Trecho apresentado:
※ ※ ※
Ao mesmo tempo, a relativa abertura de Winfried ao mundo externo começa a criar e ampliar as lacunas que constantemente ameaçam a visão restrita de Ines a respeito das realidades locais. Tais limitações são resumidas - com a usual economia do roteiro do filme - na sequência em que Ines apresenta as estratégias da companhia para Henneberg e outros homens de negócios locais. Desencorajada pela recepção pouco entusiasmada de sua plateia em relação aos planos corporativos delineados em uma apresentação cuidadosamente planejada (que incluiu uma mudança repentina de guarda-roupa nos “bastidores” do banheiro feminino), ela olha pensativamente através da janela para a rua. Uma tomada subjetiva de seu ponto de vista mostra a entrada luxuosa da companhia, separada por um alto muro das favelas empilhadas ao lado. Paredes e muros funcionam como uma poderosa metáfora (assim como uma medida prática) de políticas divisionistas em todo o mundo e, desnecessário insistir, especialmente na Alemanha do pós-guerra. Além disso, tais imagens adquiriram um significado especial com o crescimento da xenofobia na Europa, assim como seus correspondentes ideológicos e práticos na América de Trump. Neste filme, elas corporificam os limites visíveis do conhecimento superficial e seletivo dos personagens em relação à Romênia que existe fora da bolha claustrofóbica em que habitam. Elas também ajudam a qualificar os espaços “internacionais” do filme, nos quais a câmara se move tão desconfortavelmente quanto um convidado intruso: restaurantes e bares estão constantemente lotados e barulhentos, pois a elite financeira tem que se espremer nos poucos espaços “seguros” que, de algum modo, os isolam da pobreza que impera no resto da cidade. A sociabilidade mais democrática de Winfried, por outro lado, ensaia criar um novo regime visual e uma nova abertura para a câmera, que abandonará o interior dos hotéis e dos táxis para explorar uma cidade que não tem sido considerada um paradigma brilhante das conquistas europeias recentes. Quando Winfried, em outra de suas brincadeiras, se algema com Ines e perde a chave, um taxista local os ajuda a encontrar uma solução com um grupo de habitantes da periferia da cidade (pequenos delinquentes?), enquanto uma visita a um campo de petróleo nas imediações dará a pai e filha a chance de encontrar uma família composta justamente pelas vítimas do processo de modernização no qual Ines está empenhada.
※ ※ ※
Registros fornecidos:

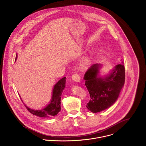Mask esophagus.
Returning a JSON list of instances; mask_svg holds the SVG:
<instances>
[{"instance_id": "1", "label": "esophagus", "mask_w": 146, "mask_h": 146, "mask_svg": "<svg viewBox=\"0 0 146 146\" xmlns=\"http://www.w3.org/2000/svg\"><path fill=\"white\" fill-rule=\"evenodd\" d=\"M72 79L75 82H80V77L78 74H74L72 76Z\"/></svg>"}]
</instances>
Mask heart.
Returning <instances> with one entry per match:
<instances>
[{"label": "heart", "mask_w": 146, "mask_h": 146, "mask_svg": "<svg viewBox=\"0 0 146 146\" xmlns=\"http://www.w3.org/2000/svg\"><path fill=\"white\" fill-rule=\"evenodd\" d=\"M89 64H90L89 60L88 58H85L80 62L79 63V65L80 68H81L82 69H86L89 66Z\"/></svg>", "instance_id": "obj_1"}]
</instances>
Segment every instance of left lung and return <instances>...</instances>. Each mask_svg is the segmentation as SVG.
Here are the masks:
<instances>
[{"mask_svg": "<svg viewBox=\"0 0 146 146\" xmlns=\"http://www.w3.org/2000/svg\"><path fill=\"white\" fill-rule=\"evenodd\" d=\"M101 67L100 64H93L84 77L85 85L90 97L86 107L93 113L101 112L113 104L125 83V67L123 62L115 66L108 75L104 77L99 74Z\"/></svg>", "mask_w": 146, "mask_h": 146, "instance_id": "obj_1", "label": "left lung"}]
</instances>
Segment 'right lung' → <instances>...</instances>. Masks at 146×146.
※ ※ ※
Sua tarefa:
Repita o trecho sobre o filme inteiro, do começo ao fim, sem mudar nenhuma palavra nem sinal.

Resposta do exercício:
Ao mesmo tempo, a relativa abertura de Winfried ao mundo externo começa a criar e ampliar as lacunas que constantemente ameaçam a visão restrita de Ines a respeito das realidades locais. Tais limitações são resumidas - com a usual economia do roteiro do filme - na sequência em que Ines apresenta as estratégias da companhia para Henneberg e outros homens de negócios locais. Desencorajada pela recepção pouco entusiasmada de sua plateia em relação aos planos corporativos delineados em uma apresentação cuidadosamente planejada (que incluiu uma mudança repentina de guarda-roupa nos “bastidores” do banheiro feminino), ela olha pensativamente através da janela para a rua. Uma tomada subjetiva de seu ponto de vista mostra a entrada luxuosa da companhia, separada por um alto muro das favelas empilhadas ao lado. Paredes e muros funcionam como uma poderosa metáfora (assim como uma medida prática) de políticas divisionistas em todo o mundo e, desnecessário insistir, especialmente na Alemanha do pós-guerra. Além disso, tais imagens adquiriram um significado especial com o crescimento da xenofobia na Europa, assim como seus correspondentes ideológicos e práticos na América de Trump. Neste filme, elas corporificam os limites visíveis do conhecimento superficial e seletivo dos personagens em relação à Romênia que existe fora da bolha claustrofóbica em que habitam. Elas também ajudam a qualificar os espaços “internacionais” do filme, nos quais a câmara se move tão desconfortavelmente quanto um convidado intruso: restaurantes e bares estão constantemente lotados e barulhentos, pois a elite financeira tem que se espremer nos poucos espaços “seguros” que, de algum modo, os isolam da pobreza que impera no resto da cidade. A sociabilidade mais democrática de Winfried, por outro lado, ensaia criar um novo regime visual e uma nova abertura para a câmera, que abandonará o interior dos hotéis e dos táxis para explorar uma cidade que não tem sido considerada um paradigma brilhante das conquistas europeias recentes. Quando Winfried, em outra de suas brincadeiras, se algema com Ines e perde a chave, um taxista local os ajuda a encontrar uma solução com um grupo de habitantes da periferia da cidade (pequenos delinquentes?), enquanto uma visita a um campo de petróleo nas imediações dará a pai e filha a chance de encontrar uma família composta justamente pelas vítimas do processo de modernização no qual Ines está empenhada.